Warta

Pendidikan di Indonesia Tengah Alami Revolusi

Selasa, 20 Maret 2007 | 13:43 WIB

Jakarta, NU Online
Amanat Undang-undang 20/2003 tentang Sistem Pendidikan Nasional (Sisdiknas) yang mewajibkan pengalokasian anggaran pemerintah untuk pendidikan sebesar 20 persen telah memicu revolusi di bidang pendidikan nasional. Dalam tiga tahun, terjadi peningkatan anggaran sebanyak dua kali lipat.

Kepala Pusat Informasi dan Humas Depdiknas Bambang Wasito Adi menjelaskan pada tahun 2004 anggaran pendidikan kurang dari 17 triliun dan meningkat menjadi 26 triliun pada tahun 2005. Tahun 2006 meningkat lagi menjadi 36 triliun dan tahun ini menjadi 43 triliun.

Meskip<>un terdapat peningkatan anggaran yang luar biasa, namun masih dibutuhkan proses yang panjang untuk peningkatan kualitas pendidikan di Indonesia.
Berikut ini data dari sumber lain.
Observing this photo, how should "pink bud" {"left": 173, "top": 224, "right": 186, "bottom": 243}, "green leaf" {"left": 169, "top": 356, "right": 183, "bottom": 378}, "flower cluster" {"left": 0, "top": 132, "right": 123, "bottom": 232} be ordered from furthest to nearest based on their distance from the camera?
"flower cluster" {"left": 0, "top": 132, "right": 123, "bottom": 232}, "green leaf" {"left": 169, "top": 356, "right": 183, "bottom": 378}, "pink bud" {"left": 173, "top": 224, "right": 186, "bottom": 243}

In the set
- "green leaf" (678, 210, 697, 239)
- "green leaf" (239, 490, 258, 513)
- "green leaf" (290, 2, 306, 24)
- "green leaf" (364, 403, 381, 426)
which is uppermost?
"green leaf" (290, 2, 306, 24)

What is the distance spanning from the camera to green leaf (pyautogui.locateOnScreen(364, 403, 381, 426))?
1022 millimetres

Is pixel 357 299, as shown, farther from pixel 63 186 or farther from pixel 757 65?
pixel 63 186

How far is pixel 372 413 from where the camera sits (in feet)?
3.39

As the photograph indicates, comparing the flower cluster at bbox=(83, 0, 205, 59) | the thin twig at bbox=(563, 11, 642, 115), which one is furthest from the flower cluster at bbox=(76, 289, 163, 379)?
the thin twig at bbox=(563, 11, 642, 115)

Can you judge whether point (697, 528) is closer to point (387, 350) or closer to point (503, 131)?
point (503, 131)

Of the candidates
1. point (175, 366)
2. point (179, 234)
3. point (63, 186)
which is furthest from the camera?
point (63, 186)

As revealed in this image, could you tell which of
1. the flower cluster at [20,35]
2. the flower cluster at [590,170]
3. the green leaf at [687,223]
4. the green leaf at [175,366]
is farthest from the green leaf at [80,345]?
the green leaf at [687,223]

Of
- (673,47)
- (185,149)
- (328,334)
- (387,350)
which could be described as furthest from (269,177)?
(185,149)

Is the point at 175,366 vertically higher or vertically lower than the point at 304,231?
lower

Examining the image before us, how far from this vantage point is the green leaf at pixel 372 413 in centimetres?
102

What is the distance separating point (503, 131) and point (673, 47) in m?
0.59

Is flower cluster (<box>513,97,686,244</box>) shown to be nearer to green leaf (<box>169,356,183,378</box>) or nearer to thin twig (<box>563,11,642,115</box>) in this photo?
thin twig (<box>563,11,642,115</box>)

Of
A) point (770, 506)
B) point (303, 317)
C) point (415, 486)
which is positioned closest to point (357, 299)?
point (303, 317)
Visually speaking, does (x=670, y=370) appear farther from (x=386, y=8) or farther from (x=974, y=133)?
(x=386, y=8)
Kualitas guru, sarana dan prasarana, sampai dengan akses pada materi bagi siswa masih menjadi kendala.

“Sekarang peningkatan mutu sudah tidak bisa main-main, ini menjadi PR besar,” tuturnya dalam diskusi di NU Online, Selasa (20/3).

Dicontohkannya saat ini baru 30 persen guru yang memenuhi syarat untuk mengajar. Bagi mereka yang belum memenuhi kualifikasi, diwajibkan untuk bersekoah lagi sampai dengan S1 dan diberi kesempatan sampai tahun 2010.
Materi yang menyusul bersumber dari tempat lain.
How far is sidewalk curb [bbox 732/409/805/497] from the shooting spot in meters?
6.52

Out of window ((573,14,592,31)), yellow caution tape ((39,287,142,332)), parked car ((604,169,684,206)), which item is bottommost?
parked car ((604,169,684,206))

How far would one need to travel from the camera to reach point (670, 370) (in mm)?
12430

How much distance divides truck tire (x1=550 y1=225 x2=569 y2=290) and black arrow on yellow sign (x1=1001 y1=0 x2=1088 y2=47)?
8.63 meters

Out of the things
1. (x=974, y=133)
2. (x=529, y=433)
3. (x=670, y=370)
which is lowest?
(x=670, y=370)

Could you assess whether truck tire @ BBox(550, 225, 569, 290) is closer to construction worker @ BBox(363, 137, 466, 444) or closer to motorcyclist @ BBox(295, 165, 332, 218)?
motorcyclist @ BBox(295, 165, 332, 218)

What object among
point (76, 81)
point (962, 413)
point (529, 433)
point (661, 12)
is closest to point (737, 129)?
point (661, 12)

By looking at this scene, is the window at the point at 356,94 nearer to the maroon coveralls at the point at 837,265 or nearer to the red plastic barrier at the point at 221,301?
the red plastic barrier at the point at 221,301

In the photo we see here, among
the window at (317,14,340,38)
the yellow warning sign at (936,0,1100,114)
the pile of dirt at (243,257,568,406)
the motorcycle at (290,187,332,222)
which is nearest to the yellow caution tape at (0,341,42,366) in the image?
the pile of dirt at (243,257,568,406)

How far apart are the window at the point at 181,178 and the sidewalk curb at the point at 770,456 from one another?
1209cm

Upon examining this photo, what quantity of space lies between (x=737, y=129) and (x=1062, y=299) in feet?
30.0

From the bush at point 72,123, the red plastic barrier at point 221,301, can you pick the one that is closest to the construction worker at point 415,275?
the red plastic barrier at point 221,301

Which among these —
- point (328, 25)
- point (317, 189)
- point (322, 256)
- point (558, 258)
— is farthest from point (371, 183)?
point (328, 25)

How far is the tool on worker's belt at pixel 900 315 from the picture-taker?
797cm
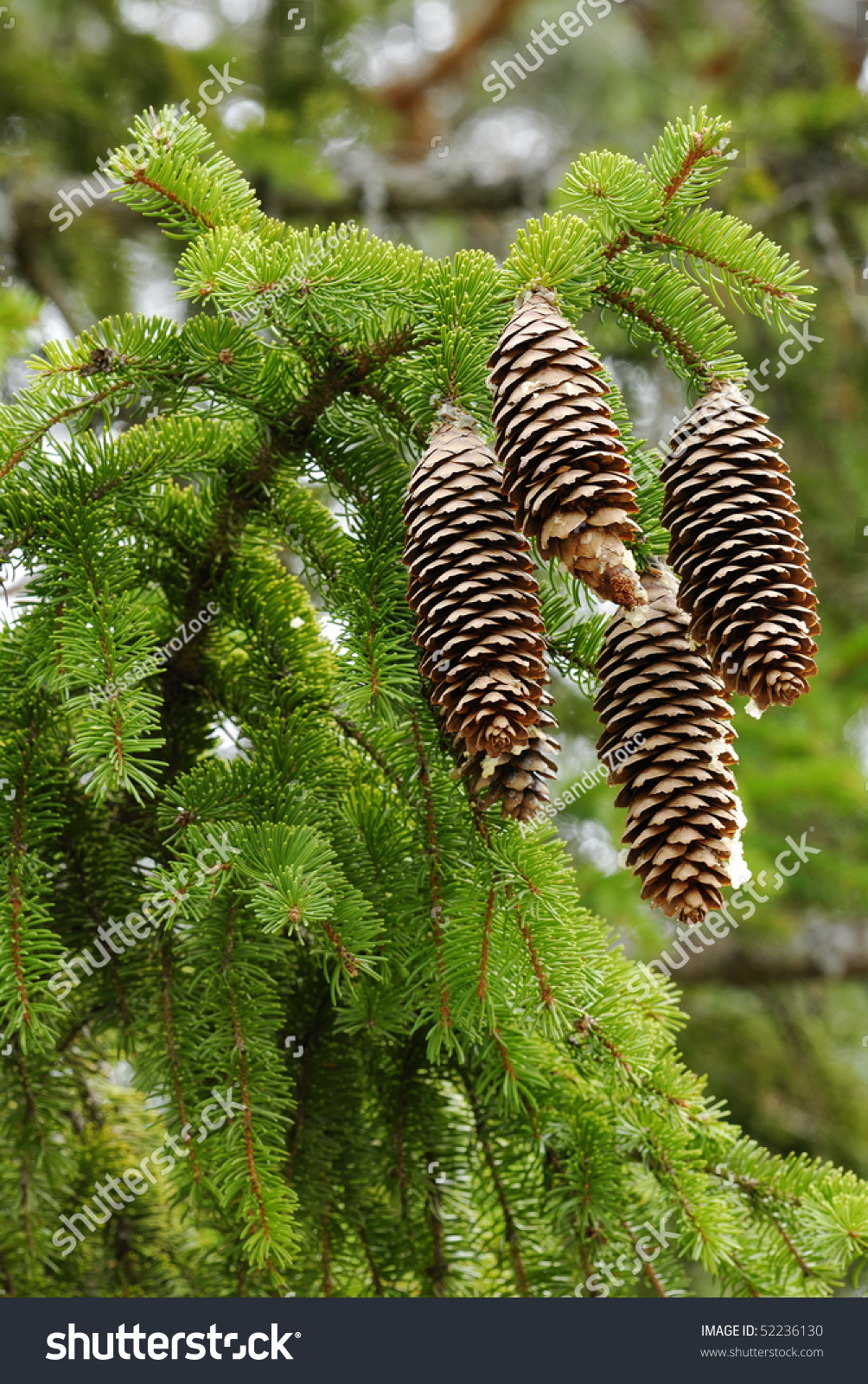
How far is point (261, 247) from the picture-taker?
806mm

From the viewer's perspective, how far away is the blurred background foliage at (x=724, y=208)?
8.30 feet

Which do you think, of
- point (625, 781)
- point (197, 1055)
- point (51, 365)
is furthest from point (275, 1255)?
point (51, 365)

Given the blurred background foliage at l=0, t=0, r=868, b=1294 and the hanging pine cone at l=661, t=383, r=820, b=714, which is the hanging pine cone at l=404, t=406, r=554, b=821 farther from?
the blurred background foliage at l=0, t=0, r=868, b=1294

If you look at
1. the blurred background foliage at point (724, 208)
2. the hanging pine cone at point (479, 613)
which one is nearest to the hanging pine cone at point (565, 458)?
the hanging pine cone at point (479, 613)

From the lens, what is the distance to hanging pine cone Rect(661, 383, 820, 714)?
0.77 metres

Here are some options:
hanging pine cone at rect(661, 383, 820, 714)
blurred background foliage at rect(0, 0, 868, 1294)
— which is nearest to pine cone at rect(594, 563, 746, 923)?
hanging pine cone at rect(661, 383, 820, 714)

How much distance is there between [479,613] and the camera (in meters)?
0.77

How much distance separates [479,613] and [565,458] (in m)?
0.13

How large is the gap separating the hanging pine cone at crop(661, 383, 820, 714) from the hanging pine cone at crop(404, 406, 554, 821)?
13 centimetres

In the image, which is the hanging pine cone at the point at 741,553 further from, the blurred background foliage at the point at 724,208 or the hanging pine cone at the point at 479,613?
the blurred background foliage at the point at 724,208

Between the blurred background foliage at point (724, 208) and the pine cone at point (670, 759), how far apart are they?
4.49 ft

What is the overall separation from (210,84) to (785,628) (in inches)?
103


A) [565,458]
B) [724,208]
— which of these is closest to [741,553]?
[565,458]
“Ini merupakan pekerjaan maha besar bagaimana mendidik kembali 1.8 juta guru. Kalau dari rasio antara guru dan murid sudah memadai, namun kualifikasinya yang belum memenuhi syarat,” imbuhnya.

Saat ini fokus pendidikan nasional adalah penuntasan program wajib belajar 9 tahun yang diharapkan selesai tahun 2008 mendatang. Angka partisipasi SD sudah mencapai 92 persen sedangkan SMP 91 persen. “Kita targetkan sampai 95 persen dan ini kita anggap sukses karena di negara maju pun tetap ada anak yang tidak bersekolah dengan berbagai alasan,” tandasnya.
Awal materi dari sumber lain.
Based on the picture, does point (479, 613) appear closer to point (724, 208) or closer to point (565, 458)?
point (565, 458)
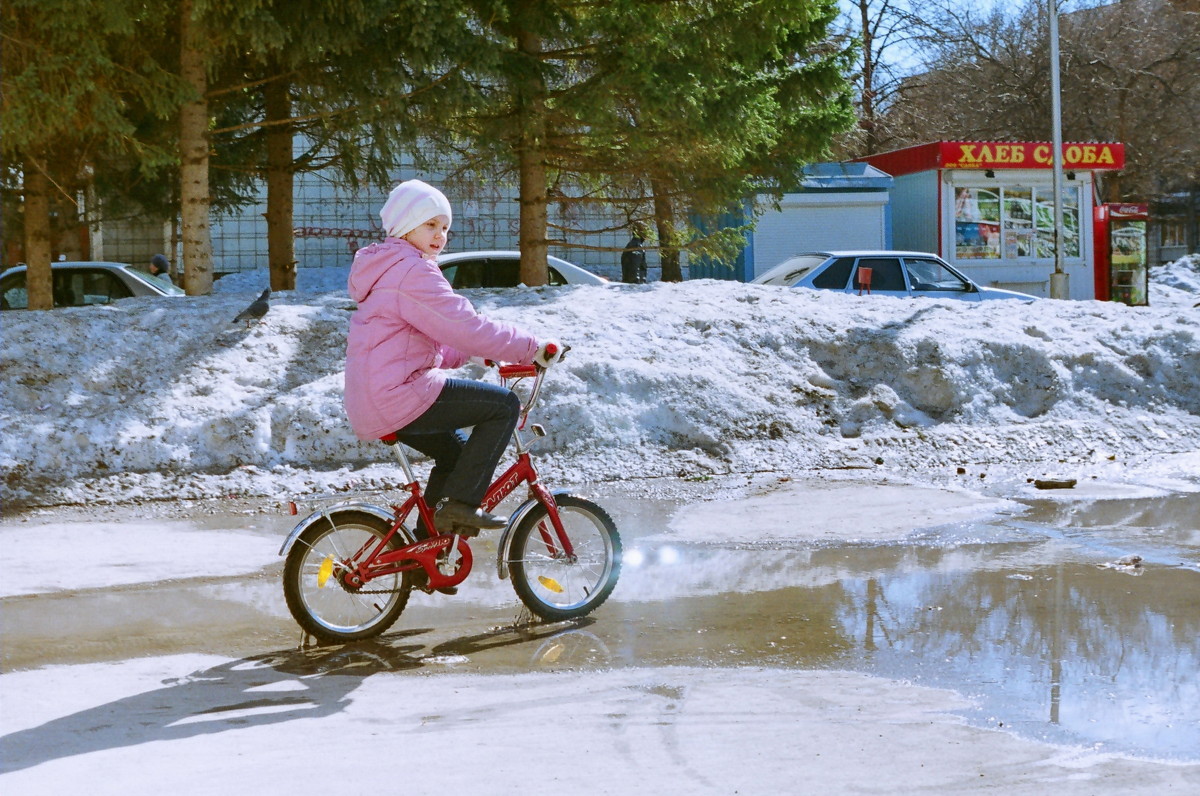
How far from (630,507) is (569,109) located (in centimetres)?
669

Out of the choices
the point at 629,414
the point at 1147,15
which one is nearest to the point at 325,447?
the point at 629,414

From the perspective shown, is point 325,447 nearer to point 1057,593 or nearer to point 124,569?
point 124,569

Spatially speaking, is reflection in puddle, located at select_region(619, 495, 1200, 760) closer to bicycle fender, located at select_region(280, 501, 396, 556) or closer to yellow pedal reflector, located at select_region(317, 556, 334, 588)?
bicycle fender, located at select_region(280, 501, 396, 556)

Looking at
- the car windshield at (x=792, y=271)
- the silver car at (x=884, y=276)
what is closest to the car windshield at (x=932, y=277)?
the silver car at (x=884, y=276)

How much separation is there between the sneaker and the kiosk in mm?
23997

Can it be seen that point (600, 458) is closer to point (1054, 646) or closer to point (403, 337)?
point (403, 337)

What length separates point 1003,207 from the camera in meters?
29.2

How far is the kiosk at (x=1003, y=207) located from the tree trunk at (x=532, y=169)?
47.5 feet

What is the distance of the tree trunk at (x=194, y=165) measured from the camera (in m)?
13.2

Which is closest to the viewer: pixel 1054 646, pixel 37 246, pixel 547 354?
pixel 1054 646

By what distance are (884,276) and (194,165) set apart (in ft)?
33.1

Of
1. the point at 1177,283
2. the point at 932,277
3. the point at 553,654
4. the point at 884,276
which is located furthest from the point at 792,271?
the point at 1177,283

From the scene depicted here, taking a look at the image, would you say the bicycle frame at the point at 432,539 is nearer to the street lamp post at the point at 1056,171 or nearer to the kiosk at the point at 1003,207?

Perubahan Kurikulum adalah Biasa

Bambang yang juga mantan syuriah PCI NU United Kingdom tersebut bertutur bahwa perubahan kurikulum sebenarnya merupakan hal biasa yang tak perlu diributkan. Hal ini diperlukan untuk menyesuaikan dengan kondisi yang ada.

“Ketika terdapat perkembangan teknologi informasi yang baru, tentu saja kita menyesuaikan. Di negera lain tidak ada keributan karena perubahan kurikulum,” paparnya.

Perubahan kurikulum di Indonesia sering dikeluhkan karena setiap ganti menteri, selalu terdapat kurikulum baru. Setelah pencanangan Kurikulum Berbasis Kompetensi (KBK), kini mendiknas yang baru mengembangkan Kurikulum Tingkat Satuan Pendidikan (KTS). Kebingungan sering terjadi karena saat sosialisasi belum sempurna, sudah terdapat perubahan kurikulum baru yang akhirnya membuat bingung para pendidik. (mkf)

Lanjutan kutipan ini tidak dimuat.